Ed è uno smarrimento anche di natura politica. Perché tutto questo non richiede visioni, ma rappresentazione degli interessi immediati. Cavalcare, non interrogarsi. Lisciare il pelo, non dire cose che possano apparire sgradevoli. Cambiamento, non la “coerenza” (quella che qualcuno definisce “la virtù degli imbecilli” come ci ricorda Franco Cassano nell'incipit del suo “Senza il vento della storia”). Perché lo sguardo oltre possa diventare visione abbisogna di curiosità, capacità di meravigliarsi prima ancora che di indignarsi. Comporta la necessità di indagare l'efficacia delle proprie categorie di lettura della realtà. Richiede conoscenza ed elaborazione del passato ed in primis del secolo che ancora non ci siamo affatto messi alle spalle, quello “dell'orrore inaudito e dell'utopia senza misura”. E di nuovi pensieri, a fronte dell'inadeguatezza (o all'implosione) di quelli novecenteschi.

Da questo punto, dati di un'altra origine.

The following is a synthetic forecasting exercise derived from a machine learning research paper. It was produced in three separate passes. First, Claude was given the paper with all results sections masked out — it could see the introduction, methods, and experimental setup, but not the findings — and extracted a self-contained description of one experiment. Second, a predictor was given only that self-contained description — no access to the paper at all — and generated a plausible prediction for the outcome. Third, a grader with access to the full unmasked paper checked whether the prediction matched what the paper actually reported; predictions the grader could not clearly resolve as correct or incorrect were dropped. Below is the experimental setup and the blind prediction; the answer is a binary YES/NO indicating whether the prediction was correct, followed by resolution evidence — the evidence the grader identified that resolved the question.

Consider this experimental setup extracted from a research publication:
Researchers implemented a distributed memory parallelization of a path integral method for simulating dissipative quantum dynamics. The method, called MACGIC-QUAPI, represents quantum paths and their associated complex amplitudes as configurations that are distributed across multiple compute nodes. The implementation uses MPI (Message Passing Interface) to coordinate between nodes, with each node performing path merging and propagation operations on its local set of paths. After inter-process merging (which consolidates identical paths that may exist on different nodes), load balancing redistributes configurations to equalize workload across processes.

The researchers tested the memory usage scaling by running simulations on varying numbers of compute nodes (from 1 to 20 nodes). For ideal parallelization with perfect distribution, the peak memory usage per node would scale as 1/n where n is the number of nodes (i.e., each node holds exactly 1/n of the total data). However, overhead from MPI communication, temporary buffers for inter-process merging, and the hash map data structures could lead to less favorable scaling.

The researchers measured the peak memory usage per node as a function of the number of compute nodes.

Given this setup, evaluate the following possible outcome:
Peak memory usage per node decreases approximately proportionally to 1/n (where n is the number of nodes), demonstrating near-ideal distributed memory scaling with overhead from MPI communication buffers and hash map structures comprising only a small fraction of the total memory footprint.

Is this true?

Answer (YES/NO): NO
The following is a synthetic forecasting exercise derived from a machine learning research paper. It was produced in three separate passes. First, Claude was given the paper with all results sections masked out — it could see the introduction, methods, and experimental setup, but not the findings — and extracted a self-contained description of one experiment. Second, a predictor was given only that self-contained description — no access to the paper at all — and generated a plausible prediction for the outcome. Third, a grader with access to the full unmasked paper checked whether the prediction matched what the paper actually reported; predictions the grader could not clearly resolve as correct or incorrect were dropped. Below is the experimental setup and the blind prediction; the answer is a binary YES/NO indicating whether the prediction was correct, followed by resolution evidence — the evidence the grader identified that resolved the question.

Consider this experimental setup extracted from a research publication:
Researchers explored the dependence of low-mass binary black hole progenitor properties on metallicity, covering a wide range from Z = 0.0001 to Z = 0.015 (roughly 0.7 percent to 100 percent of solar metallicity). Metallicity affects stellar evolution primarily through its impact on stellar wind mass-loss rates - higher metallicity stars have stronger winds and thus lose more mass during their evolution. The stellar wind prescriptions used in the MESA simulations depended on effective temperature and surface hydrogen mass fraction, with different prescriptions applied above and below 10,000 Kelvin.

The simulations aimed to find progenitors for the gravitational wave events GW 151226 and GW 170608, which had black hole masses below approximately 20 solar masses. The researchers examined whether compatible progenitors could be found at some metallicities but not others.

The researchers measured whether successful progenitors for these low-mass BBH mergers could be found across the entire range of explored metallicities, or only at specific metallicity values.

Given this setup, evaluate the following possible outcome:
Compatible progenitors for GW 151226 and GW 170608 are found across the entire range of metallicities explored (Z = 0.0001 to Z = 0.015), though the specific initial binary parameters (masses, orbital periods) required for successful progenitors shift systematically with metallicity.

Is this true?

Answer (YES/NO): YES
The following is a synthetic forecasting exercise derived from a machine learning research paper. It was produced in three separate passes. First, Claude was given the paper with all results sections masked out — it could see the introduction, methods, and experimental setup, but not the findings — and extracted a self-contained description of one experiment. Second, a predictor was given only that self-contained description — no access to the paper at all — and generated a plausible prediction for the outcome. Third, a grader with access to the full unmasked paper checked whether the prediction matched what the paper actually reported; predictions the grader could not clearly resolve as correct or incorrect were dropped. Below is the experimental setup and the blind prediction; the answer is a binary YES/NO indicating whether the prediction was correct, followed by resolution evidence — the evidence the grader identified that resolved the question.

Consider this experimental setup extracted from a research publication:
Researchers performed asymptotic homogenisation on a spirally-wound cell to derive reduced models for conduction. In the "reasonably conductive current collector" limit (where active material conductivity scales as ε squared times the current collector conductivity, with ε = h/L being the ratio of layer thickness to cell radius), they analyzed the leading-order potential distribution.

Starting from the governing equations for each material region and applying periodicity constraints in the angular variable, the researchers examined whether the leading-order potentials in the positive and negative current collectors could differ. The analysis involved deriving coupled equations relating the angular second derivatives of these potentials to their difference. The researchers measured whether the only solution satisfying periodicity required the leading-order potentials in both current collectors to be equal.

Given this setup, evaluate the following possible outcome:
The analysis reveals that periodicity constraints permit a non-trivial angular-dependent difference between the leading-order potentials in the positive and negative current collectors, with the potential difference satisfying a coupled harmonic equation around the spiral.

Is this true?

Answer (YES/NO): NO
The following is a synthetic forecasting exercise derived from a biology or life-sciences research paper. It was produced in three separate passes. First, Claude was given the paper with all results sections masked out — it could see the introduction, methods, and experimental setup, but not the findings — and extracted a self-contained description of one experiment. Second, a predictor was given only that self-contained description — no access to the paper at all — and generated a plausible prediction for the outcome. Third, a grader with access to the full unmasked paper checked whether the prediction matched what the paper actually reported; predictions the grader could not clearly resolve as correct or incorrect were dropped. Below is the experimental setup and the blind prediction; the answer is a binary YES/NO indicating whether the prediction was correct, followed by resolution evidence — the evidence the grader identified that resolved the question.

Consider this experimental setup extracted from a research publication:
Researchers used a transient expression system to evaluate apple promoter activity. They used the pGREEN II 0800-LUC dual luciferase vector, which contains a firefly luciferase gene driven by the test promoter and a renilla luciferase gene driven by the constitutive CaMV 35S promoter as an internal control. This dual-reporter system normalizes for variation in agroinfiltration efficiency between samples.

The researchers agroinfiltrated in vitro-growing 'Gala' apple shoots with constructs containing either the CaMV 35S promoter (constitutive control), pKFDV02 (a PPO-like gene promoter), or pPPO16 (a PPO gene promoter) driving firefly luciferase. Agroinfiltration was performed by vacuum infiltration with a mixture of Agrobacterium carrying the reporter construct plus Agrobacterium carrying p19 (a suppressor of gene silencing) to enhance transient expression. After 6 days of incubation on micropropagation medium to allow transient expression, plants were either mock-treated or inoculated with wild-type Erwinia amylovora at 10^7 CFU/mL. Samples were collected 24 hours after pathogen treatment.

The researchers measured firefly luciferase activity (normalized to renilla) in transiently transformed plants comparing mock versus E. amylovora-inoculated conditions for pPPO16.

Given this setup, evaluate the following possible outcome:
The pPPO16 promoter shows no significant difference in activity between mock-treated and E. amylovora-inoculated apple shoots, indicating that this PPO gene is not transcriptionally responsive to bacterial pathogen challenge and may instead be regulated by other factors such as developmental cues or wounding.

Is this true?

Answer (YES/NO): NO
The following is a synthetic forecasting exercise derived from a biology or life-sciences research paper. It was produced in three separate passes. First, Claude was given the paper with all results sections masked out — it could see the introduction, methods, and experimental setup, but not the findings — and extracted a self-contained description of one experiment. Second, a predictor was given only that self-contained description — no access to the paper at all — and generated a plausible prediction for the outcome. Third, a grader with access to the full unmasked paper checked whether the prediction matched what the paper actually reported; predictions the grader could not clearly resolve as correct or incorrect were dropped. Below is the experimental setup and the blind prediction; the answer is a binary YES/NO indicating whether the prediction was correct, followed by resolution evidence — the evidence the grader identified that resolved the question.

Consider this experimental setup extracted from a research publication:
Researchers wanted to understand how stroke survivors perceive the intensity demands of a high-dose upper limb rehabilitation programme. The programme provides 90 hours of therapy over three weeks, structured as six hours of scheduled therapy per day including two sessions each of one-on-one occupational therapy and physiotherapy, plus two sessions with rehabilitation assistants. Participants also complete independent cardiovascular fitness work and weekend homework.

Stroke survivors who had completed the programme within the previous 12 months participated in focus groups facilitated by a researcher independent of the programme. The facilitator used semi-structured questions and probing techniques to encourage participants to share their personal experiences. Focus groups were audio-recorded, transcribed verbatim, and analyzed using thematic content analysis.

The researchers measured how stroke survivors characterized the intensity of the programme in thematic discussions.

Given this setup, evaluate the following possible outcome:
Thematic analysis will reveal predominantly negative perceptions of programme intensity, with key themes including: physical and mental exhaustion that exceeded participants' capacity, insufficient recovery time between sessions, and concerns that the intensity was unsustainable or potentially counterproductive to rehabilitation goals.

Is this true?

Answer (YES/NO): NO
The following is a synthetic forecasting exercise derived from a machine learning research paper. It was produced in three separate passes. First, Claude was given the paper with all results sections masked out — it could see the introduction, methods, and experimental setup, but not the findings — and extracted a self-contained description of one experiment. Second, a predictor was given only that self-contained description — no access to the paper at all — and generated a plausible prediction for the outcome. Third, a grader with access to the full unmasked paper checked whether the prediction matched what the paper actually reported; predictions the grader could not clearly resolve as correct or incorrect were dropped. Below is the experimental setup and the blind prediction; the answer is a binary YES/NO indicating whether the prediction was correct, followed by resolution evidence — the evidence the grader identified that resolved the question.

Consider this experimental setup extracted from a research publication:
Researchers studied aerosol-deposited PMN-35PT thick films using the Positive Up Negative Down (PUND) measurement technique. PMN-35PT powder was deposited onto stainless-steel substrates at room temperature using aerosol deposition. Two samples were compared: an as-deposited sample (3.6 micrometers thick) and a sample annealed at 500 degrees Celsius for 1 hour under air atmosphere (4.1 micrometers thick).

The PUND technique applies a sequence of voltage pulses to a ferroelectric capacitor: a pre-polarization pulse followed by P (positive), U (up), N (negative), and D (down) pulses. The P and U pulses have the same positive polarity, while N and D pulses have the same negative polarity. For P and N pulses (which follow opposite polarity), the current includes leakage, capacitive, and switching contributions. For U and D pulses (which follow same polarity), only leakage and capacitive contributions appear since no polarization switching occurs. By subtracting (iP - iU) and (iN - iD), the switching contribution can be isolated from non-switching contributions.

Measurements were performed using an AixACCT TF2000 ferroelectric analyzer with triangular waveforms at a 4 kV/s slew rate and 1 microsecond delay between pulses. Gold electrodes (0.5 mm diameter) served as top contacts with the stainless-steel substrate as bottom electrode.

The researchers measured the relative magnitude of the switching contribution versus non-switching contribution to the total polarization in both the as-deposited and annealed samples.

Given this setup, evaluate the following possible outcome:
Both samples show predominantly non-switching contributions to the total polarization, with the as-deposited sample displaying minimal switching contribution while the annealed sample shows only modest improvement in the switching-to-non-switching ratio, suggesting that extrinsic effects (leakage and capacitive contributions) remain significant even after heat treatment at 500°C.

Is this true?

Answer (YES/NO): NO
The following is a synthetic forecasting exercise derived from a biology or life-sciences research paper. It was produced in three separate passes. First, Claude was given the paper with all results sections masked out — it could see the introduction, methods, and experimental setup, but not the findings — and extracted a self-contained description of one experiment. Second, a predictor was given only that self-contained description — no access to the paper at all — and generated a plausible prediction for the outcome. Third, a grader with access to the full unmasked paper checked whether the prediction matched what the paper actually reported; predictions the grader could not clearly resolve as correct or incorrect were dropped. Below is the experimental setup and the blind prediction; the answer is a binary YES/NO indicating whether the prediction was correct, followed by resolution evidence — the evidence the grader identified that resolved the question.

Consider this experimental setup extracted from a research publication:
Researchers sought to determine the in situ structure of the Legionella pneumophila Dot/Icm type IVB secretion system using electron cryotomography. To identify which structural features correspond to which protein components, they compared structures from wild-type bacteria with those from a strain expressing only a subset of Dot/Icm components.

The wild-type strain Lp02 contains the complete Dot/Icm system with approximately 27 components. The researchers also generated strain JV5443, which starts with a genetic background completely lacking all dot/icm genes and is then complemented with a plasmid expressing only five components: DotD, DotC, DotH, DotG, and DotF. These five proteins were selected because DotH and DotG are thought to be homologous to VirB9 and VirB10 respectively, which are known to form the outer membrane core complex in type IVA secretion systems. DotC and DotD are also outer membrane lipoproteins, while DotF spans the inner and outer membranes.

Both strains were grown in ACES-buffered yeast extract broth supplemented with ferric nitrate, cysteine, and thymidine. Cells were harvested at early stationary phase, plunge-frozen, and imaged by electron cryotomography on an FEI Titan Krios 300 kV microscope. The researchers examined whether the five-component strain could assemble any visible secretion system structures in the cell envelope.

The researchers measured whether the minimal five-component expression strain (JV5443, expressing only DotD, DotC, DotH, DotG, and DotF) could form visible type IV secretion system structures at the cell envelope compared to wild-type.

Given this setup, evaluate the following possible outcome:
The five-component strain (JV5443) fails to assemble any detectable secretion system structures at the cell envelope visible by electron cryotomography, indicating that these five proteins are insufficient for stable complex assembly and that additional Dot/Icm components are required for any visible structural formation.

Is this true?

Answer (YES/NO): NO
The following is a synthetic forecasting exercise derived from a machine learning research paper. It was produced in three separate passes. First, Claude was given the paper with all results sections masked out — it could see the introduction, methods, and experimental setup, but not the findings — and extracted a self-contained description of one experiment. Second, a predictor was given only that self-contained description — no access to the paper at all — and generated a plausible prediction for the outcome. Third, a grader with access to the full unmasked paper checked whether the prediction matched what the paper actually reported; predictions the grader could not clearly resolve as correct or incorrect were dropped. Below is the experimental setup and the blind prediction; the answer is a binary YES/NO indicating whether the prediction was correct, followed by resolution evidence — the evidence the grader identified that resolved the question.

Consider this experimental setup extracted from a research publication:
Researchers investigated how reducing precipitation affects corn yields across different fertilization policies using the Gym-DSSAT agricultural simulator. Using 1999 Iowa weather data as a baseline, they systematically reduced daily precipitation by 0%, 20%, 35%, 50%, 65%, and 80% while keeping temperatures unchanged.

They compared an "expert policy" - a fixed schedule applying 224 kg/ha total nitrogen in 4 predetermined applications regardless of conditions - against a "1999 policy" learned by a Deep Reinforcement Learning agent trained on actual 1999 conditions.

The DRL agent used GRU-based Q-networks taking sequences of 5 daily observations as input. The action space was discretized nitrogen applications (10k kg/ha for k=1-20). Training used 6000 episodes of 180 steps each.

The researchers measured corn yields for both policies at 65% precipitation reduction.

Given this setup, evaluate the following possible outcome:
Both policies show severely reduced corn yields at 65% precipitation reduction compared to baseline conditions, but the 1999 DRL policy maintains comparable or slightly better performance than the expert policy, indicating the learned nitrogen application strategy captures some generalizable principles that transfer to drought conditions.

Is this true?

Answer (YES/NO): NO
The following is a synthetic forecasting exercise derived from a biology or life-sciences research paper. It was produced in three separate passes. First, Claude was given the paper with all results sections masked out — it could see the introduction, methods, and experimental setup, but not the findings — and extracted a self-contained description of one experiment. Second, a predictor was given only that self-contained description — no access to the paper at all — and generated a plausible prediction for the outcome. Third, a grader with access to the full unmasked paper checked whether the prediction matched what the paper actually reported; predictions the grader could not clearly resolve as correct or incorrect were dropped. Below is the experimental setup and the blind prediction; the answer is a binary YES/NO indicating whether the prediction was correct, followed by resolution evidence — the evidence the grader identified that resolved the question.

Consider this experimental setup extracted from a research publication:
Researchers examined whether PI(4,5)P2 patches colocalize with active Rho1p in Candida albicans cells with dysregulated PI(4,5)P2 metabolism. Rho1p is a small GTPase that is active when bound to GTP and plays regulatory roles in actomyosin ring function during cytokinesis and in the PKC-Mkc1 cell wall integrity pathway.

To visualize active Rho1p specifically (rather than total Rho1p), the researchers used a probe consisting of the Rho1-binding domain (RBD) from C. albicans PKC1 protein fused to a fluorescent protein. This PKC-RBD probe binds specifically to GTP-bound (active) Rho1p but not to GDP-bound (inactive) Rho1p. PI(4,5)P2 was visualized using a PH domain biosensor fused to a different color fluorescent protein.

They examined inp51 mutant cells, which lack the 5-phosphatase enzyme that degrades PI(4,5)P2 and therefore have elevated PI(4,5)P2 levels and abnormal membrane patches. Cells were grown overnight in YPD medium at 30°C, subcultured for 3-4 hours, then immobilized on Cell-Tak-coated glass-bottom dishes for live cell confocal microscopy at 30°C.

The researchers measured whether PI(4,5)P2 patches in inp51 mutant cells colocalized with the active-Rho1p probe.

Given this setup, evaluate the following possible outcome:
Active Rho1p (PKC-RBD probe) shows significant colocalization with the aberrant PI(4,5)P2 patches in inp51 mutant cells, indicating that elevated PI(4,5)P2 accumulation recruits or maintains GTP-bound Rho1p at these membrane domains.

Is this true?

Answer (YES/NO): YES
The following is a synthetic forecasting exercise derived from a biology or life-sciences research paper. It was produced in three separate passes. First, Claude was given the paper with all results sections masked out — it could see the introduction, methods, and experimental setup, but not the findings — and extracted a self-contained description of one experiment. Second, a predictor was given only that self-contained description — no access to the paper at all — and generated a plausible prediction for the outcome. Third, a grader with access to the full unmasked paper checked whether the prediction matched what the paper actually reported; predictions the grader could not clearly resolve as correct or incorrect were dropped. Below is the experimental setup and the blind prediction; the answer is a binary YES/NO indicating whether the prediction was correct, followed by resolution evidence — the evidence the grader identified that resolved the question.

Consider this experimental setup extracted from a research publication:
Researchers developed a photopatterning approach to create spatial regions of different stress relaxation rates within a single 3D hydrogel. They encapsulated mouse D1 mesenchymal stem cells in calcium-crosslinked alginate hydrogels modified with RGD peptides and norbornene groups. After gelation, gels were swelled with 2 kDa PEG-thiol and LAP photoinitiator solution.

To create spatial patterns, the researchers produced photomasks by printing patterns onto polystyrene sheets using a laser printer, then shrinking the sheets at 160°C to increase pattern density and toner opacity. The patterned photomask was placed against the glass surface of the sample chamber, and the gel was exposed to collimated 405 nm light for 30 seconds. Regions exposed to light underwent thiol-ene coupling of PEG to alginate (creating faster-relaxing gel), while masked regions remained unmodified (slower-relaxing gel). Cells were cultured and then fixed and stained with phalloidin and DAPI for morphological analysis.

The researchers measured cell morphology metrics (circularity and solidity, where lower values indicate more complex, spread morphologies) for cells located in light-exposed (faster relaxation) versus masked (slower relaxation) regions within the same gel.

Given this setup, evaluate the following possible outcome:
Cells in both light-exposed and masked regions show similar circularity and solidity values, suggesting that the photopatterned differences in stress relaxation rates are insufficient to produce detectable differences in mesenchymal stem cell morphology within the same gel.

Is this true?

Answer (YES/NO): NO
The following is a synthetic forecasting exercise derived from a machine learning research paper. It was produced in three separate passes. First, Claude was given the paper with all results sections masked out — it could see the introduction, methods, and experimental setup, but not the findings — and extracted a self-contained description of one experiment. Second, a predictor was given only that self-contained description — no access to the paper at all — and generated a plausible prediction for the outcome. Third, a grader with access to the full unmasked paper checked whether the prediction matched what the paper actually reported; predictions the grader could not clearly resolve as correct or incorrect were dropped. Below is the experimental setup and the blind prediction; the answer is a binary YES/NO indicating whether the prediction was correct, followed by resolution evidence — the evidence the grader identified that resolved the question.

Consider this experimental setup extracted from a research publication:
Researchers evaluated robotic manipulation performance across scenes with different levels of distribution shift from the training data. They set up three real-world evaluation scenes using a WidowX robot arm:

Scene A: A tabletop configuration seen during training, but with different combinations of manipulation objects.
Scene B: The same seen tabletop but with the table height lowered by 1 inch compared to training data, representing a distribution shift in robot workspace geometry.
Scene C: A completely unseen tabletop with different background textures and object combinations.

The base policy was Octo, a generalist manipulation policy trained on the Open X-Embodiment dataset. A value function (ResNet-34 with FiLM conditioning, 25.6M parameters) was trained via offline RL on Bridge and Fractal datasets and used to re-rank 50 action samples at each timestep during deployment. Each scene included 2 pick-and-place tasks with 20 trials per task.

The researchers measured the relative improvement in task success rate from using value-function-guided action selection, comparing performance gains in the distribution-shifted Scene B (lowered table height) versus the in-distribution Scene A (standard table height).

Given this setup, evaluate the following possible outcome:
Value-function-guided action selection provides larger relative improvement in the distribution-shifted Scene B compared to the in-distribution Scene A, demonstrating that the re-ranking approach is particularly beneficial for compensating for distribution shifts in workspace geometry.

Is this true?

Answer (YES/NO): YES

Pigra, ignorante, chiusa nei suoi rituali (anche quelli post-ideologici come le primarie), stregata dalla cultura maggioritaria, la politica nemmeno si rende conto del gorgo nel quale ci stiamo infilando. Invece di riflettere, si rincorrono gli avvenimenti, si cercano le parole ad effetto, ci si affanna ad immaginare una ripresa che non ci può essere se non calpestando i diritti degli altri, si srotolano le bandiere dalla soffitta.
In passato questa terra ha saputo essere laboratorio sociale e politico originale. Ora invece prevale l'omologazione ed in pochi mesi si è fatto scempio di vent'anni di anomalia politica che ci ha tenuti lontani dallo spaesamento e dalla paura. Lo ripeto, forse è il caso di cominciare a parlarne.